L’harmonisation des pratiques dans les services pour améliorer les relations aux usagers

Les relations aux usagers se caractérisent par l’utilisation d’une solution de Gestion des Relations Usagers (GRU). Elle permet aux différents services municipaux de traiter une demande quelque soit le canal de communication (courriel, demande au guichet d’accueil, courrier, appel téléphonique, portail citoyen) utilisé par l’usager. L’ensemble des services a accès à ce logiciel et peut interagir avec les autres services et/ou avec les usagers. Ces derniers bénéficient d’un portail numérique en ligne leur permettant de prendre rendez-vous avec la Mairie, de stocker des documents et de les partager avec certains services, d’effectuer des demandes en ligne (inscription scolaire, demande d’occupation de la voie publique, candidatures, etc..), de payer des factures et d’être également informés sur l’état d’avancement de leur(s) demande(s). Les divers constats effectués sur le terrain montrent que l’utilisation adéquate de cette solution varie selon les services et que le rôle joué par l’encadrement, dans le recours à cette solution, s’avère déterminant.
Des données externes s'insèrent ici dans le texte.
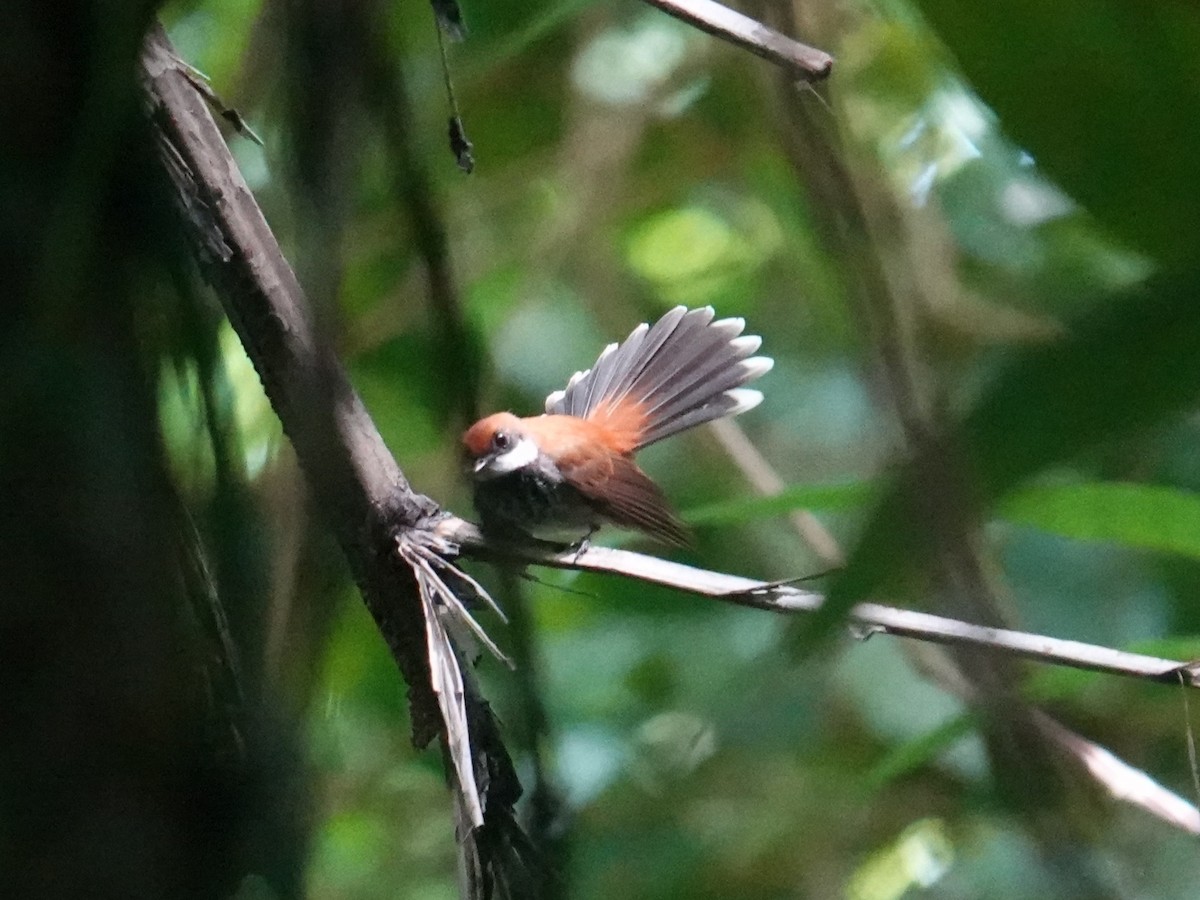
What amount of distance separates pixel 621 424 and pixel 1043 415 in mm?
1418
Les services qui n’utilisent pas la solution sont majoritairement ceux dont le directeur et/ou les chefs de service n’incitent pas les agents au recours régulier à cet outil. Ce mode de fonctionnement pèse sur les relations à l’usager et apporte moins de garantie pour un suivi fiable du traitement des demandes. Cette situation peut créer de fait localement une discrimination en matière d’égalité d’accès aux services publics. Par ailleurs, pour les usagers, cette solution GRU ne reste qu’un moyen de communication parmi d’autres (page Facebook de la ville, formulaire contact du site internet, « chatbot »).

Ces diverses observations montrent les difficultés rencontrées par une organisation en cours de transformation. Dix ans après les articles de Thierry Weibel et Jean-Pierre Corniou sur les enjeux et difficultés observés dans le domaine du numérique par le secteur public et plus particulièrement les collectivités territoriales, semblent toujours d’actualité.

Maxime Blanc

Références

Attour Amel, Longhi Christian, « Fracture numérique, le chaînon manquant. Les services d’e-administration locale dans les communes françaises », Les Cahiers du numérique, 2009/1 (Vol. 5), p. 119-146.
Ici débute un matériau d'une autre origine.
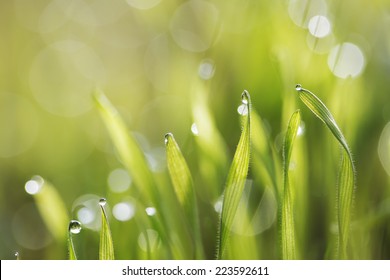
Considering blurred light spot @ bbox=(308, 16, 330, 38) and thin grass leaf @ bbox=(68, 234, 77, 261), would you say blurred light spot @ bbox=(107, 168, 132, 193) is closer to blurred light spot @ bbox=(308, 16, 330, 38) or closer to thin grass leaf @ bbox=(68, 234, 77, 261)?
thin grass leaf @ bbox=(68, 234, 77, 261)

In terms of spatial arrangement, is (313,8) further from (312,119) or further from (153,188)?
(153,188)

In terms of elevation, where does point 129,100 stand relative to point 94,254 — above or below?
above

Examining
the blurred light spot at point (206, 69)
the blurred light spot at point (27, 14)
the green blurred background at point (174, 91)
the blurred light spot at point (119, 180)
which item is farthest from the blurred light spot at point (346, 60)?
the blurred light spot at point (27, 14)

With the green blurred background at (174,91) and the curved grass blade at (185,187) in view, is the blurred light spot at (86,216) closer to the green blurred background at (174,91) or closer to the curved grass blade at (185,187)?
the green blurred background at (174,91)

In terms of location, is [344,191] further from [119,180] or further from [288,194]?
[119,180]

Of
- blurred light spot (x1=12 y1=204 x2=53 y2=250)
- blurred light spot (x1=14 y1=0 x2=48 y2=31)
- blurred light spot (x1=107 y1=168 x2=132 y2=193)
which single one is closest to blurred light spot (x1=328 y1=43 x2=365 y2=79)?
blurred light spot (x1=107 y1=168 x2=132 y2=193)

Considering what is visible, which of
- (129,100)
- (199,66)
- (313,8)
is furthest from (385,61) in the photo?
(129,100)

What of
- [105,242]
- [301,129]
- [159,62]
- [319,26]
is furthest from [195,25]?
[105,242]
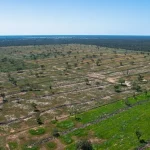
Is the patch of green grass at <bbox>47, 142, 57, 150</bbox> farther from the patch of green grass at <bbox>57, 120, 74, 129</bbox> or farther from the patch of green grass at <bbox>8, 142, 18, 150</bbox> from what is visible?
the patch of green grass at <bbox>57, 120, 74, 129</bbox>

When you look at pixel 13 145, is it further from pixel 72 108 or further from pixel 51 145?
pixel 72 108

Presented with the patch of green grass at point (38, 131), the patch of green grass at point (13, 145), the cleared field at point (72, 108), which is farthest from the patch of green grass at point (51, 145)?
the patch of green grass at point (13, 145)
Corniou Jean-Pierre, « La transformation numérique au service de la croissance », dans : Dominique Reynié éd., Innovation politique 2012. Paris cedex 14, Presses Universitaires de France, « L’innovation politique », 2012, p. 337-372. DOI : 10.3917/puf.fond.2012.01.0337.

Weibel Thierry, « Administration 2.0 », dans : Dominique Reynié éd., Innovation politique 2012. Paris cedex 14, Presses Universitaires de France, « L’innovation politique », 2012, p. 297-323. DOI : 10.3917/puf.fond.2012.01.0297.